*Document images with source code*
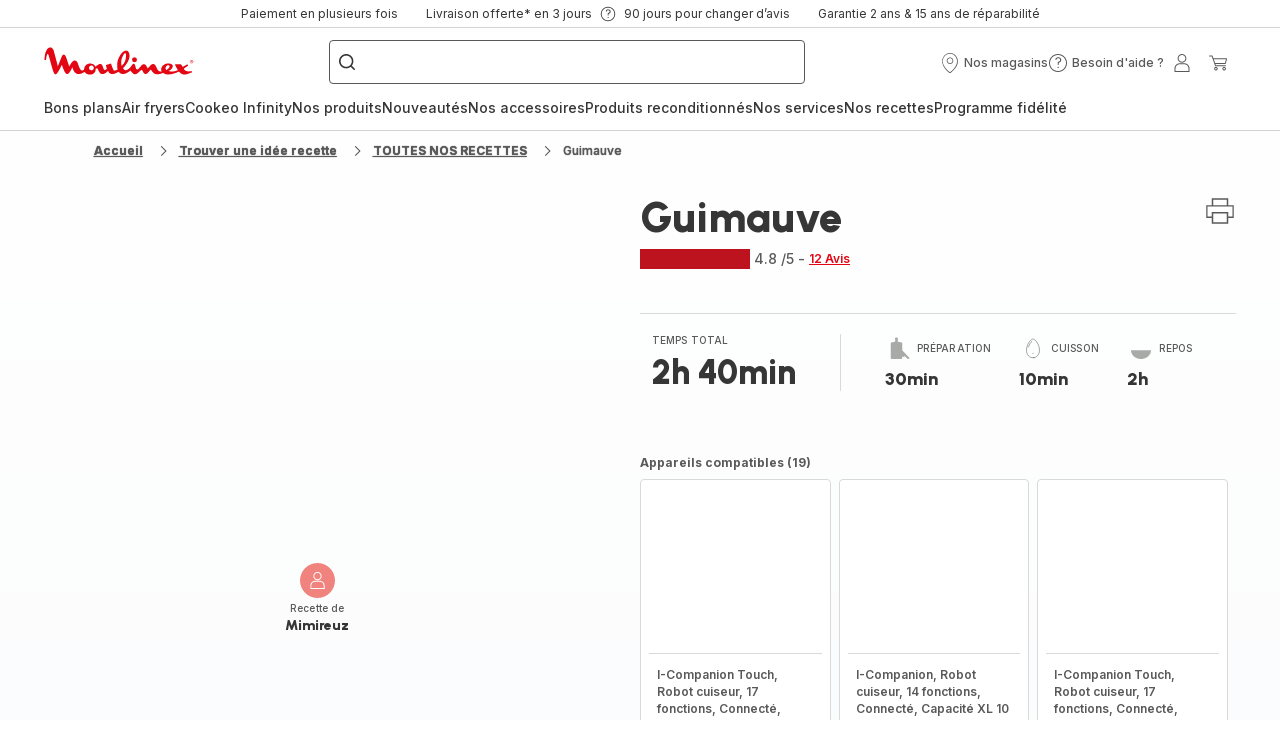

--- FILE ---
content_type: image/svg+xml; charset=utf-8
request_url: https://twicpics.moulinex.fr/https://dam.groupeseb.com/m/6b7daef4118f8d2f/Digital-MLX_I-COMPANION_HF901120_H1-copy.jpg?timestamp=20241029102741&twic=v1/output=preview
body_size: 1715
content:
<svg xmlns="http://www.w3.org/2000/svg" width="2362" height="2362"><filter id="f" color-interpolation-filters="sRGB"><feGaussianBlur stdDeviation="94.479996"/><feComponentTransfer><feFuncA type="table" tableValues="1 1"/></feComponentTransfer></filter><image xmlns:f="http://www.w3.org/1999/xlink" preserveAspectRatio="none" width="2362" height="2362" filter="url(#f)" f:href="[data-uri]"/></svg>

--- FILE ---
content_type: image/svg+xml; charset=utf-8
request_url: https://twicpics.moulinex.fr/https://sebplatform.api.groupe-seb.com/statics/ee02a468-a281-4729-84a9-13972aabb4e6.jpg?w=1920&fit=scale&twic=v1/output=preview
body_size: 2659
content:
<svg xmlns="http://www.w3.org/2000/svg" width="1920" height="2238"><filter id="f" color-interpolation-filters="sRGB"><feGaussianBlur stdDeviation="82.916435"/><feComponentTransfer><feFuncA type="table" tableValues="1 1"/></feComponentTransfer></filter><image xmlns:f="http://www.w3.org/1999/xlink" preserveAspectRatio="none" width="1920" height="2238" filter="url(#f)" f:href="[data-uri]"/></svg>

--- FILE ---
content_type: image/svg+xml; charset=utf-8
request_url: https://twicpics.moulinex.fr/https://sebplatform.api.groupe-seb.com/statics/e97f383a-f5ae-49d5-b752-010a98ca1fe0.jpg?w=1920&fit=scale&twic=v1/output=preview
body_size: 2605
content:
<svg xmlns="http://www.w3.org/2000/svg" width="1920" height="1280"><filter id="f" color-interpolation-filters="sRGB"><feGaussianBlur stdDeviation="62.706936"/><feComponentTransfer><feFuncA type="table" tableValues="1 1"/></feComponentTransfer></filter><image xmlns:f="http://www.w3.org/1999/xlink" preserveAspectRatio="none" width="1920" height="1280" filter="url(#f)" f:href="[data-uri]"/></svg>

--- FILE ---
content_type: image/svg+xml; charset=utf-8
request_url: https://twicpics.moulinex.fr/https://sebplatform.api.groupe-seb.com/statics/ee152185-f253-45d1-89b7-47f927dbcd0a.jpg?w=1920&fit=scale&twic=v1/output=preview
body_size: 2569
content:
<svg xmlns="http://www.w3.org/2000/svg" width="1920" height="2560"><filter id="f" color-interpolation-filters="sRGB"><feGaussianBlur stdDeviation="88.681007"/><feComponentTransfer><feFuncA type="table" tableValues="1 1"/></feComponentTransfer></filter><image xmlns:f="http://www.w3.org/1999/xlink" preserveAspectRatio="none" width="1920" height="2560" filter="url(#f)" f:href="[data-uri]"/></svg>

--- FILE ---
content_type: image/svg+xml; charset=utf-8
request_url: https://twicpics.moulinex.fr/https://sebplatform.api.groupe-seb.com/statics/4db1176c-e16f-4b73-8800-eaf5d881c9e8.png?w=1920&fit=scale&twic=v1/output=preview
body_size: 2659
content:
<svg xmlns="http://www.w3.org/2000/svg" width="465" height="468"><filter id="f" color-interpolation-filters="sRGB"><feGaussianBlur stdDeviation="18.659903"/><feComponentTransfer><feFuncA type="table" tableValues="1 1"/></feComponentTransfer></filter><image xmlns:f="http://www.w3.org/1999/xlink" preserveAspectRatio="none" width="465" height="468" filter="url(#f)" f:href="[data-uri]"/></svg>

--- FILE ---
content_type: image/svg+xml; charset=utf-8
request_url: https://twicpics.moulinex.fr/https://sebplatform.api.groupe-seb.com/statics/ee395796-af68-48ee-bd89-22435dd541ea.jpg?w=1920&fit=scale&twic=v1/output=preview
body_size: 2603
content:
<svg xmlns="http://www.w3.org/2000/svg" width="1920" height="1920"><filter id="f" color-interpolation-filters="sRGB"><feGaussianBlur stdDeviation="76.799995"/><feComponentTransfer><feFuncA type="table" tableValues="1 1"/></feComponentTransfer></filter><image xmlns:f="http://www.w3.org/1999/xlink" preserveAspectRatio="none" width="1920" height="1920" filter="url(#f)" f:href="[data-uri]"/></svg>

--- FILE ---
content_type: image/svg+xml; charset=utf-8
request_url: https://twicpics.moulinex.fr/https://dam.groupeseb.com/m/5eaa9d00221f1271/Digital-MLX_8010000662_HF9081_H.tif?timestamp=20250313134124&twic=v1/output=preview
body_size: 1703
content:
<svg xmlns="http://www.w3.org/2000/svg" width="2362" height="2362"><filter id="f" color-interpolation-filters="sRGB"><feGaussianBlur stdDeviation="94.479996"/><feComponentTransfer><feFuncA type="table" tableValues="1 1"/></feComponentTransfer></filter><image xmlns:f="http://www.w3.org/1999/xlink" preserveAspectRatio="none" width="2362" height="2362" filter="url(#f)" f:href="[data-uri]"/></svg>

*WHAT IS REQUIRED*
Reproduce the records exactly, images excluded.

*COMPLETED EXERCISE*
--- FILE ---
content_type: image/svg+xml; charset=utf-8
request_url: https://twicpics.moulinex.fr/https://dam.groupeseb.com/m/6b7daef4118f8d2f/Digital-MLX_I-COMPANION_HF901120_H1-copy.jpg?timestamp=20241029102741&twic=v1/output=preview
body_size: 1715
content:
<svg xmlns="http://www.w3.org/2000/svg" width="2362" height="2362"><filter id="f" color-interpolation-filters="sRGB"><feGaussianBlur stdDeviation="94.479996"/><feComponentTransfer><feFuncA type="table" tableValues="1 1"/></feComponentTransfer></filter><image xmlns:f="http://www.w3.org/1999/xlink" preserveAspectRatio="none" width="2362" height="2362" filter="url(#f)" f:href="[data-uri]"/></svg>

--- FILE ---
content_type: image/svg+xml; charset=utf-8
request_url: https://twicpics.moulinex.fr/https://sebplatform.api.groupe-seb.com/statics/ee02a468-a281-4729-84a9-13972aabb4e6.jpg?w=1920&fit=scale&twic=v1/output=preview
body_size: 2659
content:
<svg xmlns="http://www.w3.org/2000/svg" width="1920" height="2238"><filter id="f" color-interpolation-filters="sRGB"><feGaussianBlur stdDeviation="82.916435"/><feComponentTransfer><feFuncA type="table" tableValues="1 1"/></feComponentTransfer></filter><image xmlns:f="http://www.w3.org/1999/xlink" preserveAspectRatio="none" width="1920" height="2238" filter="url(#f)" f:href="[data-uri]"/></svg>

--- FILE ---
content_type: image/svg+xml; charset=utf-8
request_url: https://twicpics.moulinex.fr/https://sebplatform.api.groupe-seb.com/statics/e97f383a-f5ae-49d5-b752-010a98ca1fe0.jpg?w=1920&fit=scale&twic=v1/output=preview
body_size: 2605
content:
<svg xmlns="http://www.w3.org/2000/svg" width="1920" height="1280"><filter id="f" color-interpolation-filters="sRGB"><feGaussianBlur stdDeviation="62.706936"/><feComponentTransfer><feFuncA type="table" tableValues="1 1"/></feComponentTransfer></filter><image xmlns:f="http://www.w3.org/1999/xlink" preserveAspectRatio="none" width="1920" height="1280" filter="url(#f)" f:href="[data-uri]"/></svg>

--- FILE ---
content_type: image/svg+xml; charset=utf-8
request_url: https://twicpics.moulinex.fr/https://sebplatform.api.groupe-seb.com/statics/ee152185-f253-45d1-89b7-47f927dbcd0a.jpg?w=1920&fit=scale&twic=v1/output=preview
body_size: 2569
content:
<svg xmlns="http://www.w3.org/2000/svg" width="1920" height="2560"><filter id="f" color-interpolation-filters="sRGB"><feGaussianBlur stdDeviation="88.681007"/><feComponentTransfer><feFuncA type="table" tableValues="1 1"/></feComponentTransfer></filter><image xmlns:f="http://www.w3.org/1999/xlink" preserveAspectRatio="none" width="1920" height="2560" filter="url(#f)" f:href="[data-uri]"/></svg>

--- FILE ---
content_type: image/svg+xml; charset=utf-8
request_url: https://twicpics.moulinex.fr/https://sebplatform.api.groupe-seb.com/statics/4db1176c-e16f-4b73-8800-eaf5d881c9e8.png?w=1920&fit=scale&twic=v1/output=preview
body_size: 2659
content:
<svg xmlns="http://www.w3.org/2000/svg" width="465" height="468"><filter id="f" color-interpolation-filters="sRGB"><feGaussianBlur stdDeviation="18.659903"/><feComponentTransfer><feFuncA type="table" tableValues="1 1"/></feComponentTransfer></filter><image xmlns:f="http://www.w3.org/1999/xlink" preserveAspectRatio="none" width="465" height="468" filter="url(#f)" f:href="[data-uri]"/></svg>

--- FILE ---
content_type: image/svg+xml; charset=utf-8
request_url: https://twicpics.moulinex.fr/https://sebplatform.api.groupe-seb.com/statics/ee395796-af68-48ee-bd89-22435dd541ea.jpg?w=1920&fit=scale&twic=v1/output=preview
body_size: 2603
content:
<svg xmlns="http://www.w3.org/2000/svg" width="1920" height="1920"><filter id="f" color-interpolation-filters="sRGB"><feGaussianBlur stdDeviation="76.799995"/><feComponentTransfer><feFuncA type="table" tableValues="1 1"/></feComponentTransfer></filter><image xmlns:f="http://www.w3.org/1999/xlink" preserveAspectRatio="none" width="1920" height="1920" filter="url(#f)" f:href="[data-uri]"/></svg>

--- FILE ---
content_type: image/svg+xml; charset=utf-8
request_url: https://twicpics.moulinex.fr/https://dam.groupeseb.com/m/5eaa9d00221f1271/Digital-MLX_8010000662_HF9081_H.tif?timestamp=20250313134124&twic=v1/output=preview
body_size: 1703
content:
<svg xmlns="http://www.w3.org/2000/svg" width="2362" height="2362"><filter id="f" color-interpolation-filters="sRGB"><feGaussianBlur stdDeviation="94.479996"/><feComponentTransfer><feFuncA type="table" tableValues="1 1"/></feComponentTransfer></filter><image xmlns:f="http://www.w3.org/1999/xlink" preserveAspectRatio="none" width="2362" height="2362" filter="url(#f)" f:href="[data-uri]"/></svg>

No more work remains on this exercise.